For aluminum flake to work properly as a component of a finished metallic paint film, it must be applied evenly. The coating must be applied “wet” enough to allow the aluminum to settle properly. Where these paints are applied too “dry,” the paint will appear lighter than the color standard, and areas where a sufficient wet coat was applied. Consistency is critical during the application of metallic paints.

There are several reasons why mottling occurs, causing a newly applied metallic paint material to appear uneven. They are:

  • Inconsistent spray pattern: Inexperienced painters and those with poor technique will find metallic paints much more difficult to apply than solid colors and other materials. This is because any inconstancy in the distribution of material is amplified by characteristics of the aluminum flake used to achieve the metallic appearance. Some key factors in the proper technique of applying metallic paints are as follows:
  • Distance and position of the gun tip relative to the panel. If these do not remain consistent (i.e. paint applied in wide sweeping arcs) a pattern of alternating light and dark spots or stripes may appear.
  • Speed of pass. If the gun travels the distance of the panel at one rate of speed, then another on the next pass, a pattern of alternating light and dark spots or stripes may appear.
  • Degree of overlap. Unless the overlap pattern remains consistent from one pass to the next, alternating light and dark spots or stripes may appear.
  • Too much/too little reducer: Using too much reducer may cause the paint material to go on too wet in some spots (causing a darker than expected effect). Conversely, using too little reducer may cause the paint material to be applied too dry in some spots (causing lighter than expected patterns).
  • Insufficient hiding: Because some materials offer less opacity than others, dissimilar substrate colors and dark primers may show through the topcoat, giving the appearance of mottling. When using these types of products, it may be necessary to apply additional coats beyond the manufacturer’s recommendation.
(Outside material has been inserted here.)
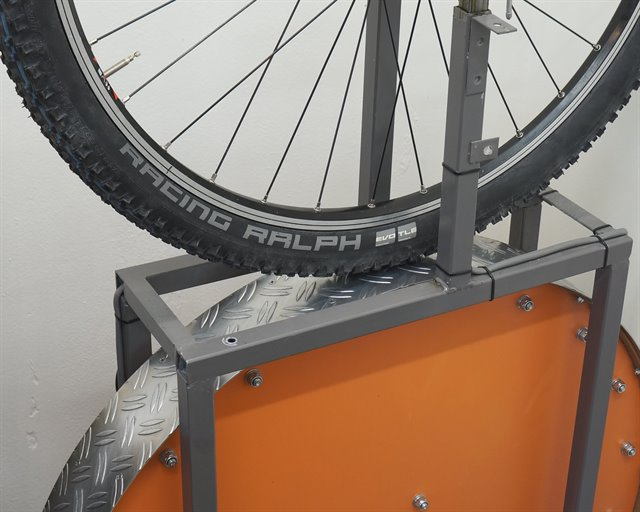 Schwalbe Racing Ralph TL-E Addix SpeedGrip mountain bike tire on a rolling resistance test machine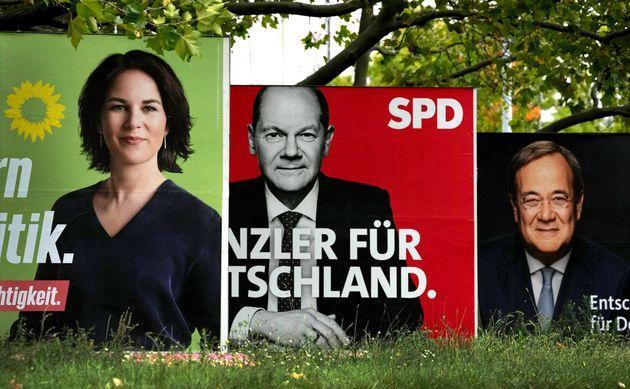 three elections posters show top candidate for chancellor of the Greens Annalena Baerbock, left, Social Democratic top candidate for chancellor Olaf Scholz, center, and Christian Democratic top candidate for chancellor Armin Laschet (Photo: AP Photo / Michael Sohn)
If paint film has cured completely, properly abrade surface and reapply paint. Final coat may be fogged as necessary to set metallic pattern evenly. If using Kirker’s ACRYL-GLO acrylic enamel paint in a metallic color, consider mixing equal parts paint with LAZER-DRY Basecoat Stabalizer. While this will prevent some mottling from occurring, it should be noted that this product’s primary purpose is to flatten acrylic enamel paints to convert them to basecoats so they may be clearcoated quickly.

NOTE: LAZER DRY Basecoat Stabalizer will not work with ULTRA-GLO acrylic urethane or SYN-GLO synthetic enamel paints.